Little Flora liked reading and studying and when she had finished junior high her mother had sent her to high school despite the enormous efforts it would entail. She was a shy, introverted child. But she did well at school.
One evening – Flora was fourteen – she was sitting at the dinner table finishing her homework when she heard a shriek in the kitchen. She rushed in.
Her mother was standing in the middle of the room. The knife on the floor. One hand clutching the other, which was contracted like a claw. ‘It’s nothing. It’s nothing, dear. It’ll pass. Don’t worry.’
For some time Lucia had been complaining of pains in her joints, sometimes at night her legs would be paralysed for a few moments.
The doctor was called. He said it was arthritis. The hand had indeed begun to function again after a few days, though it hurt when she clenched it. Now Lucia found it difficult to teach, but she was a strong woman, used to dealing with pain, and she didn’t make a fuss. Flora saw to the shopping, the cooking and the cleaning and still found time to study.
One day Lucia had woken up with one arm completely paralysed.
This time they consulted a specialist, who admitted her to the Cardarelli hospital. They did dozens of analyses, called in famous neurophysiologists and concluded that Mrs Palmieri was suffering from a rare form of degeneration of the cells of the nervous system.
The medical literature had little to say about it. Few cases were known and at present there was no treatment. Maybe in America, but that would have been very expensive.
Lucia spent a month in hospital and returned home paralysed down her right side.
At this point Uncle Armando, Lucia’s younger brother, made his appearance.
A gruff man, covered with black hairs, which stuck out of his collar, his nose and his ears. As ugly as sin. He owned a shoe shop at the Rettifilo. A guy interested only in money and with a fat, surly wife.
Uncle Armando salved his conscience by giving them a paltry sum of money each month.
The only reason Flora could still go to school was that the concierge’s wife, a kindly woman, looked after her mother during lesson hours.
With the passing months the situation did not improve. Quite the opposite, in fact. By now Lucia could only move her left hand, her right foot and half her mouth. She had difficulty in speaking and was no longer self-sufficient. She had to be washed, fed, cleaned.
Uncle Armando came to see them once a month, sat beside his sister for an hour or so, holding her hand, and then, after giving Flora the monthly payment and a packet of pastries, would leave.

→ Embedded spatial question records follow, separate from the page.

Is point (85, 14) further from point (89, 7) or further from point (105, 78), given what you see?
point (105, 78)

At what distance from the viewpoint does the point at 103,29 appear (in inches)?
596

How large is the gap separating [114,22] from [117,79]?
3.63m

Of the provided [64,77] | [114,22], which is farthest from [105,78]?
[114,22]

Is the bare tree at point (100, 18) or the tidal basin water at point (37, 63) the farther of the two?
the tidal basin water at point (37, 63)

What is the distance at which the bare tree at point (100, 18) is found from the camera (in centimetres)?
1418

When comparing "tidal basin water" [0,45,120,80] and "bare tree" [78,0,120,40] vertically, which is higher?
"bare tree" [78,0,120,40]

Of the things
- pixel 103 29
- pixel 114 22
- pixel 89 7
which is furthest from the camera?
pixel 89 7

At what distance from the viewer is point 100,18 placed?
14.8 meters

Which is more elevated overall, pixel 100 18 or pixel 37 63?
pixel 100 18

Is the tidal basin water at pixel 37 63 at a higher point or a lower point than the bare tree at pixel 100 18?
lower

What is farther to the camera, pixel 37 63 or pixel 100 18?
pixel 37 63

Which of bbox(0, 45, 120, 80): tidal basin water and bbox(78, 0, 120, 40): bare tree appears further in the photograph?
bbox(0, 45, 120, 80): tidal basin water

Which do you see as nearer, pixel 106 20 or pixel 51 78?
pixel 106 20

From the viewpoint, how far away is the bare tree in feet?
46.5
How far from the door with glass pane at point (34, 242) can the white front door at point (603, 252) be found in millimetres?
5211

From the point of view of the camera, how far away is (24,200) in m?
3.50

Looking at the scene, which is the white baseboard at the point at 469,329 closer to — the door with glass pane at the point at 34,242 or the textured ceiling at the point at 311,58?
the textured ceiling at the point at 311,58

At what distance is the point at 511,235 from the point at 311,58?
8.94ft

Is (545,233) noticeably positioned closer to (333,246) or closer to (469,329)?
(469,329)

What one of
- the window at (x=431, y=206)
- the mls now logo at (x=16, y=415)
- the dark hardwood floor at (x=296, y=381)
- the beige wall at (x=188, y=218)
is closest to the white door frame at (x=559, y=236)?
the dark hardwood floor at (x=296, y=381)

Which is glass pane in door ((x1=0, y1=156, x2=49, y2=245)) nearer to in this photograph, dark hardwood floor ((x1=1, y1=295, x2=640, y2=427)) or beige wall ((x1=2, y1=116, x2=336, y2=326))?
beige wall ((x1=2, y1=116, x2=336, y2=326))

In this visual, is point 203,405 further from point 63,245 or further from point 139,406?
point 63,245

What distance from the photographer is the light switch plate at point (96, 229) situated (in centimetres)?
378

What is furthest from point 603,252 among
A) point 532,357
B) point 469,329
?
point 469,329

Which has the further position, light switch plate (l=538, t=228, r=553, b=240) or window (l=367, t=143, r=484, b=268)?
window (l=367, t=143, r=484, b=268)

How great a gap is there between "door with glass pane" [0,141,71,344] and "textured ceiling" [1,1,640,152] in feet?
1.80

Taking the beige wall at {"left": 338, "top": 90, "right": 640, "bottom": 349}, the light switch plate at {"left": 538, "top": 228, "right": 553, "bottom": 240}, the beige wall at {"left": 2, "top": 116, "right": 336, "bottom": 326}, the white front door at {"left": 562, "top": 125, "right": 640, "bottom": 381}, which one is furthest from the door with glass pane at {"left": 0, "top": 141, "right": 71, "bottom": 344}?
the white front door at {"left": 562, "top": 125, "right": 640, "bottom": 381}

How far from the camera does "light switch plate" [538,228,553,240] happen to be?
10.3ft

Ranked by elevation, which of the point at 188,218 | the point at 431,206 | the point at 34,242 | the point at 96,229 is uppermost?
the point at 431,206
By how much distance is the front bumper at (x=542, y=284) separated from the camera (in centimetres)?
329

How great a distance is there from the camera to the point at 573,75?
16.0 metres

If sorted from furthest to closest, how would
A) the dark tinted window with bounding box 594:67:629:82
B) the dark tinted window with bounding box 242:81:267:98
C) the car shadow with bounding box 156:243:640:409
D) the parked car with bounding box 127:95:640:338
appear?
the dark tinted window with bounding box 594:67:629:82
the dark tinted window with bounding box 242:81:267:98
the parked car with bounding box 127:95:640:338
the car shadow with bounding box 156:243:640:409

One morning – Flora was sixteen – she woke up, made breakfast and went in to see her mother. She found her curled up in a corner of her bed. As if her limbs, during the night, had suddenly snapped free of the springs that kept them taut and shrivelled like the legs of a dried-up spider.
Her face against the wall.
‘Mama … ?’ Flora stood beside the bed. ‘Mama … ?’ Her voice trembled. Her legs trembled.
‘Mama … ? Can you hear me, Mama?’
She stood there for a long time like that, biting her knuckle. And crying silently. Then she ran downstairs screaming, ‘She’s dead. She’s dead. My mother’s dead. Help me.’
The concierge arrived. Uncle Armando arrived. Aunt Giovanna arrived. The doctors arrived.
Her mother wasn’t dead.
She was no longer there.
Her mind had left, moved to a distant world, a world perhaps inhabited by darkness and silence, and had left nothing behind but a living body. The hopes of its returning, they explained to her, were very slim.
Uncle Armando assumed command, sold the house at the Vomero and took Flora and her mother in to live with him. He put them in a little room. A bed for her and one for her mother. A little table to do her homework on.
‘I promised your mother you’d finish high school. And so you will. Afterwards you’ll come to work in the shop.’
And so began the long period in Uncle Armando’s house.
They didn’t treat her badly. But nor did they treat her well. They ignored her. Aunt Giovanna hardly spoke to her. The house was big and dark and living there wasn’t much fun.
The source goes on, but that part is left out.